It can be worse. Have you tried the ST site lately? The only way to find the SPICE model for a part was via a web search engine, theirs did not find their own (!) part. Then there is usps.gov. Yesterday I had an outgoing overseas letter of 1.4oz, so more than the usual 1oz worth of postage. Under rates ... nothing, except useless stuff like lists of things you can't send. Then they have a "calculator". No matter how often I clicked, it came back with a postage of $18.20 and sometimes "no product was selected". So I just doubled the usual postage and crossed my fingers that it's enough.
Oh, and if Tek is somehow dear to your heart write to the CEO. That is usually the one and only way to find someone who will listen. At one large semi mfg where I did that this triggered a midsize earthquake, and change happened prontissimo.
The rapidly rising level of incompetence found among web site programmers is mind-boggling.
Now that might be a programmer issue. Silly to not let a user include fractions of an ounce. Expecting a user to know that this value has to be rounded and giving an error like, "no product was selected" is total crap!

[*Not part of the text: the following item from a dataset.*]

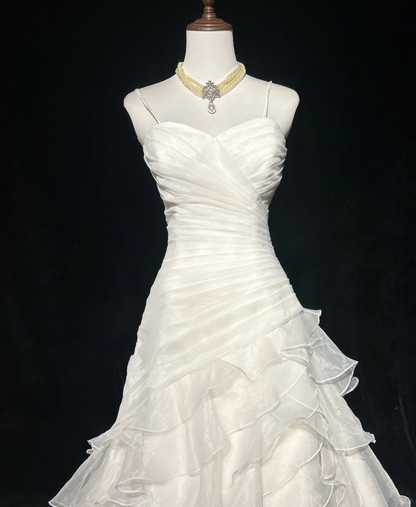 Vestido de novia retro de los años 50 y 40, con tirantes finos, blanco, largo, DH555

In the case of Tek, yes. Although if I were a programmer and someone told me to do such stuff I'd consider that writing on the wall. Time to look around. In the case of USPS stating "No product selected" while one was selected is clearly a programmer error. And no such excuse as "Oh, that only works on IE" :-)
I suspect s/might be/probably is/. Same issue with telephone numbers, credit cards, etc. The *machine* should be able to accept any reasonable format from the user and convert that to its own internal format. Lazy "web developers" more interested in appearances than functionality and the damned kids won't stay off my lawn! ;-)

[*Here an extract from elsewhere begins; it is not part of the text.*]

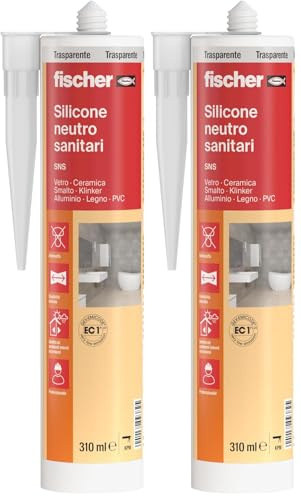 Fischer SNS Silicone Neutro Sanitari, Trasparente, Antimuffa, Per Ambienti Sanitari, WC, Vasca, Doccia, Lavabo, Senza Solventi, Inodore, Uso Esterno, Interno, 9382 (Confezione da 2)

I ran into something like that with an equipment manufacturer that sells through distributors, reps, and dealers. They demanded that the manufacturer take down its web site and refer all prospective sales to the dealers. The compromise was that the manufacturer would setup a login system, that would record contact information, and forward them as leads to a designated dealer by territory. My guess(tm), is that something like this might be happening with Tek.
The next step is possibly to refer all documentation, support, and repair issues to the dealers, which will effectively destroy service.
Jeff Liebermann firstname.lastname@example.org
150 Felker St #D http://www.LearnByDestroying.com
Yeah, last time I got info from Tek I subsequently received a telephone call from the local distributor referring to the products in question specifically.. unfortunately for them, I had to tell them that I had already ordered and received the scopes from an outfit in California weeks before, and their service and price was considerably better, so don't bother darkening my virtual doorway again.
Of course Tek scopes used to be better than Agilent's (not to mention Rigol's) and easier to use, so you may be condemning yourself and you employees to years of inconvenience to save a minute of work on a web- site, but that's your choice.